- [What the exercise asks] In the entries that follow, the lines from the line containing "con punta Torx" up to and including the line containing "50 Plain Solid" must be copied exactly, with pictures omitted.

- [Data for this task]
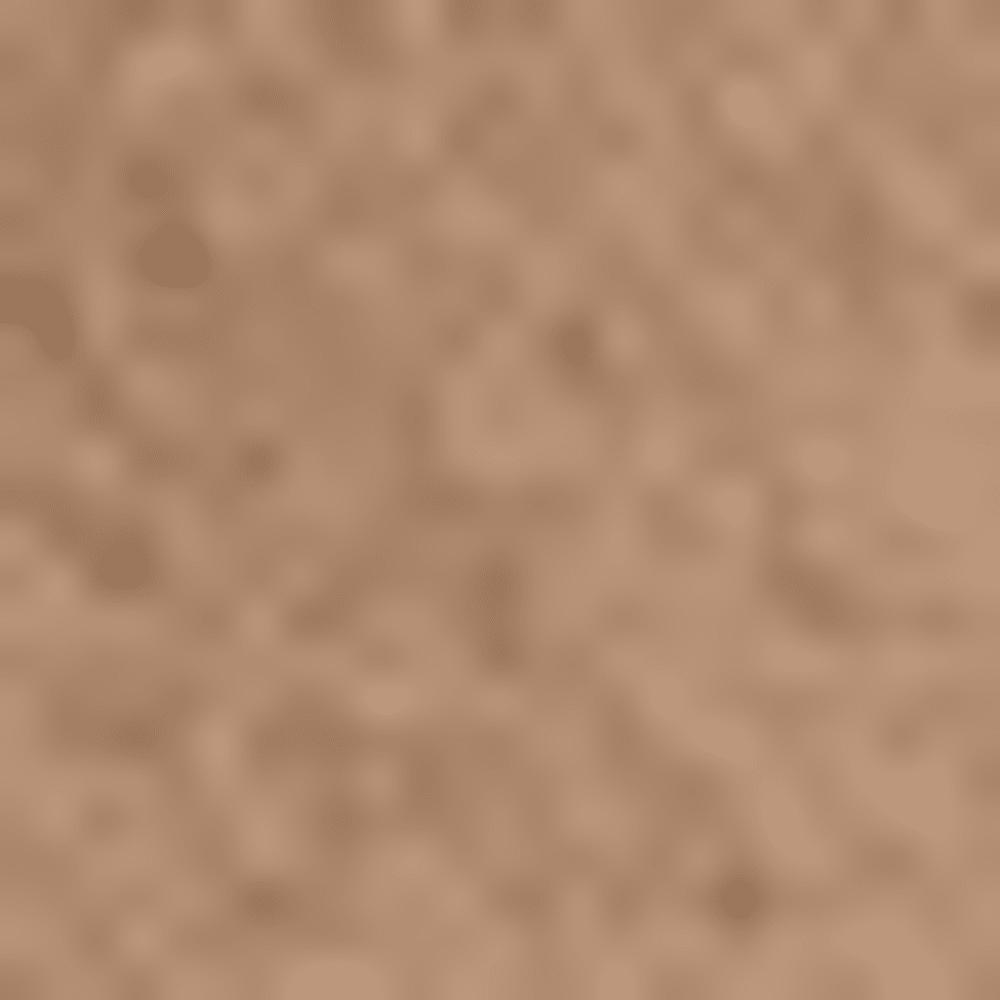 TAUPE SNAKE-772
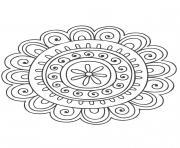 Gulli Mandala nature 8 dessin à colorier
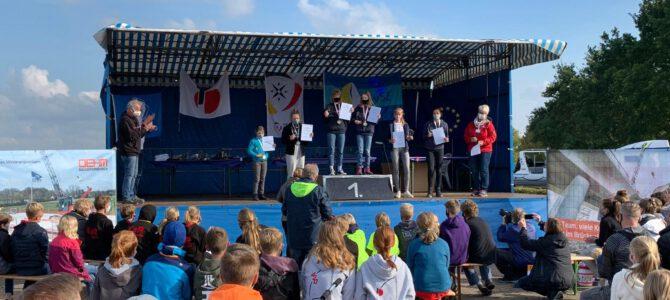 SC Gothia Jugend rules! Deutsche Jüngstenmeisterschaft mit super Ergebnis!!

==

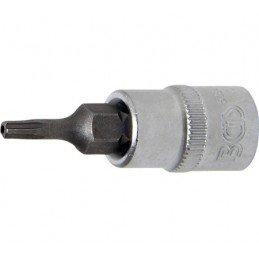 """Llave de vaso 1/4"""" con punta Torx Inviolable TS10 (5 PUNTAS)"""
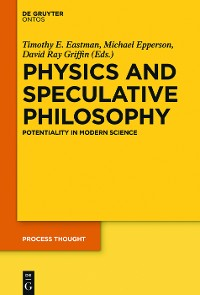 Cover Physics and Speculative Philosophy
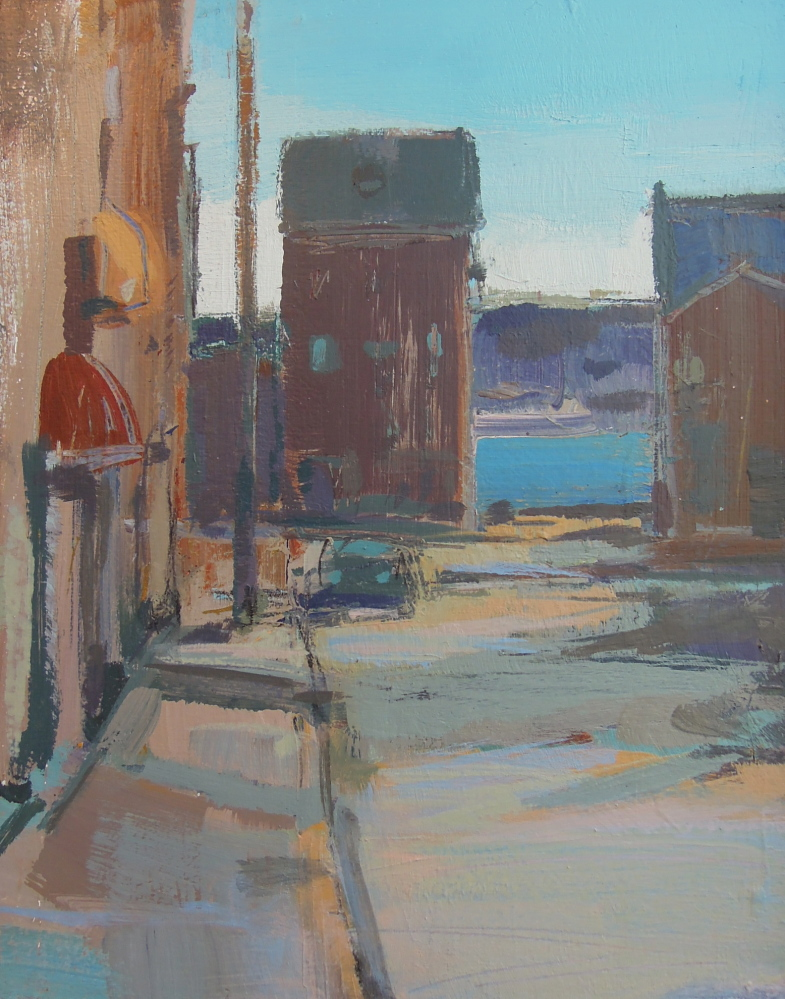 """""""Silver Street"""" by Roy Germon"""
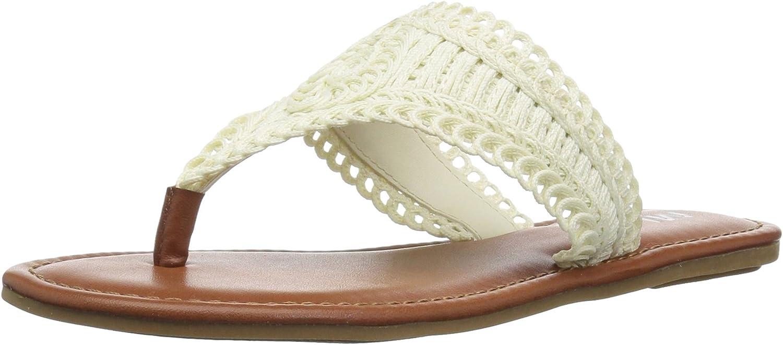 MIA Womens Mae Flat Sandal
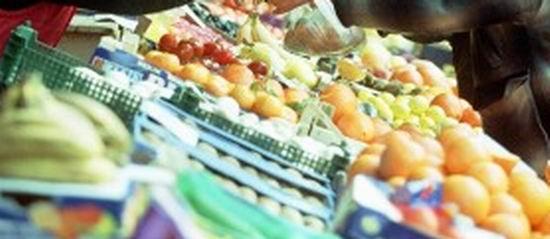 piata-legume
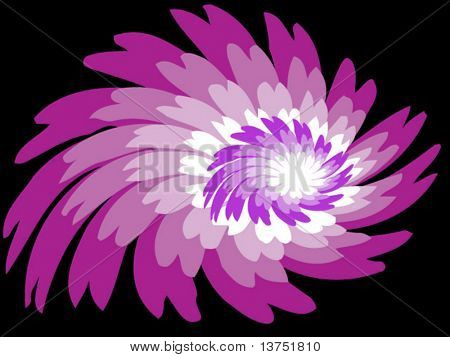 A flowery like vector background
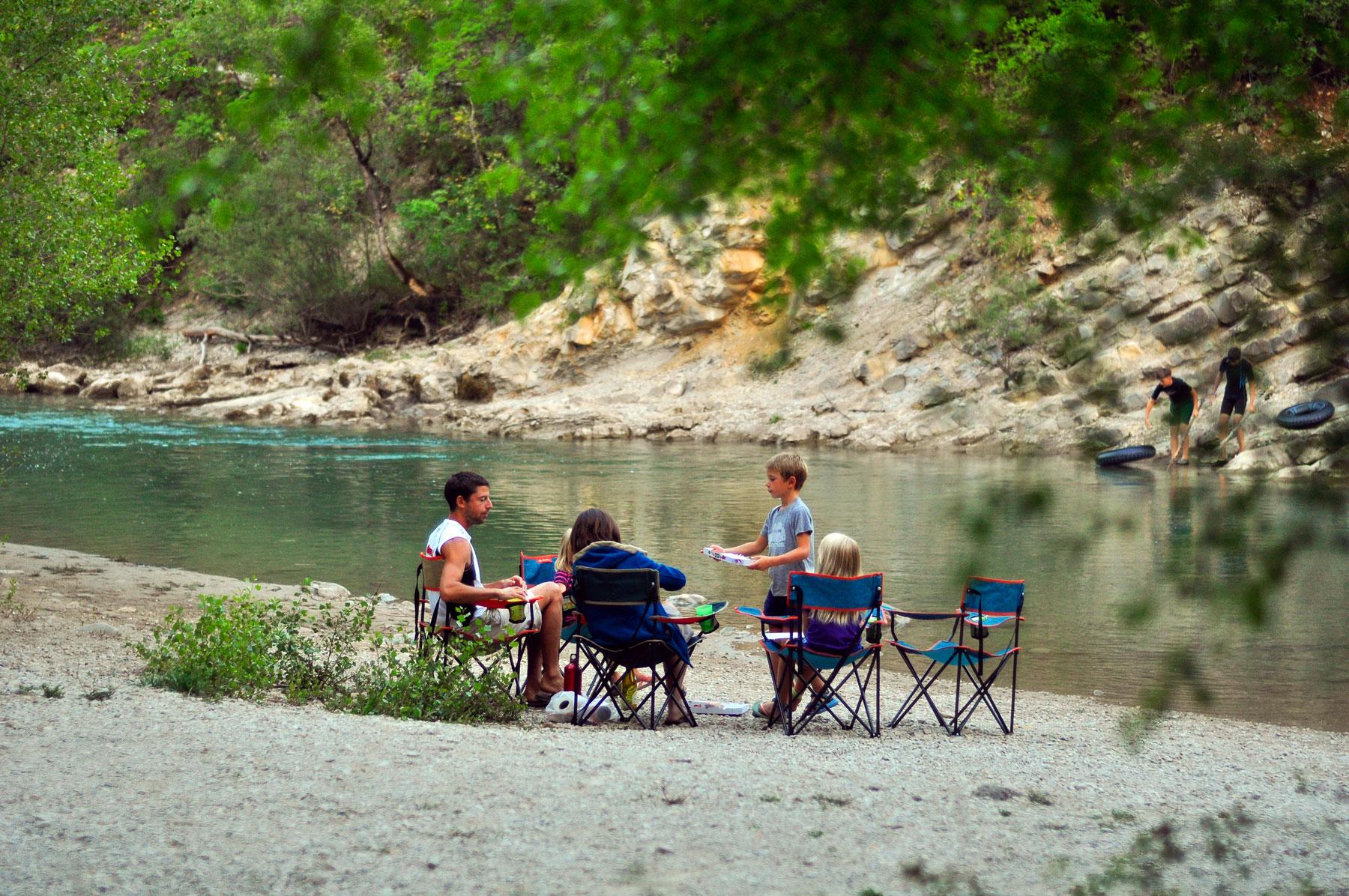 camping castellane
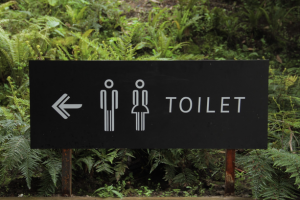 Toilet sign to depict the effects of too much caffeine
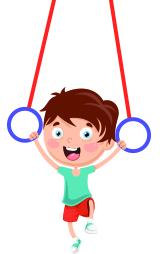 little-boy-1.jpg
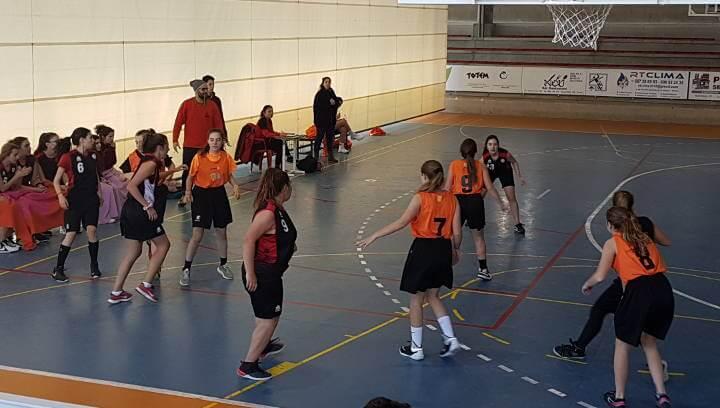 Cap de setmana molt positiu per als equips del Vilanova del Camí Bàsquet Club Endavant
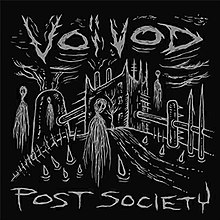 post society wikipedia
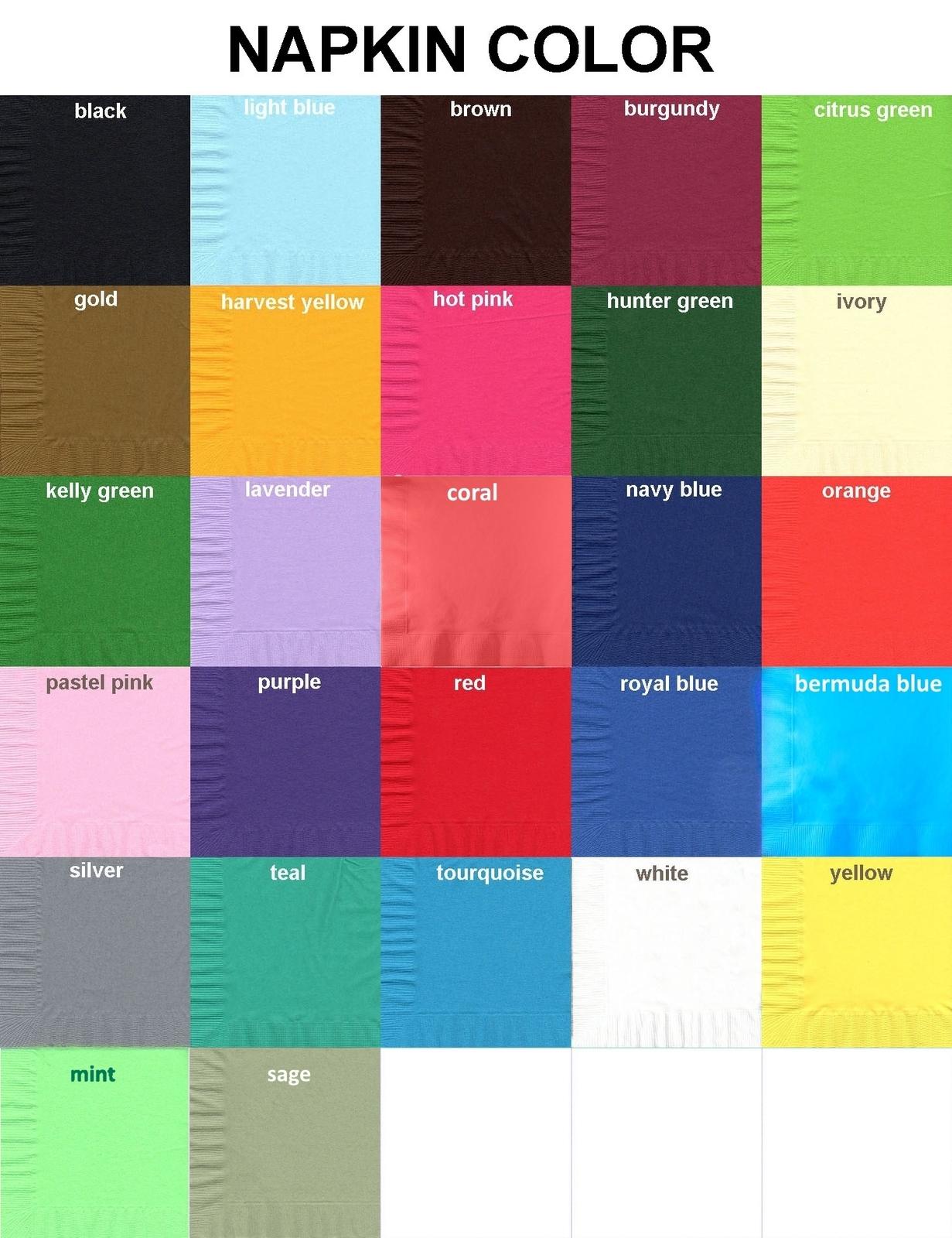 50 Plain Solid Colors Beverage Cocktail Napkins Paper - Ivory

- [Answer to this problem]
 """Llave de vaso 1/4"""" con punta Torx Inviolable TS10 (5 PUNTAS)"""
 Cover Physics and Speculative Philosophy
 """""""Silver Street"""" by Roy Germon"""
 MIA Womens Mae Flat Sandal
 piata-legume
 A flowery like vector background
 camping castellane
 Toilet sign to depict the effects of too much caffeine
 little-boy-1.jpg
 Cap de setmana molt positiu per als equips del Vilanova del Camí Bàsquet Club Endavant
 post society wikipedia
 50 Plain Solid Colors Beverage Cocktail Napkins Paper - Ivory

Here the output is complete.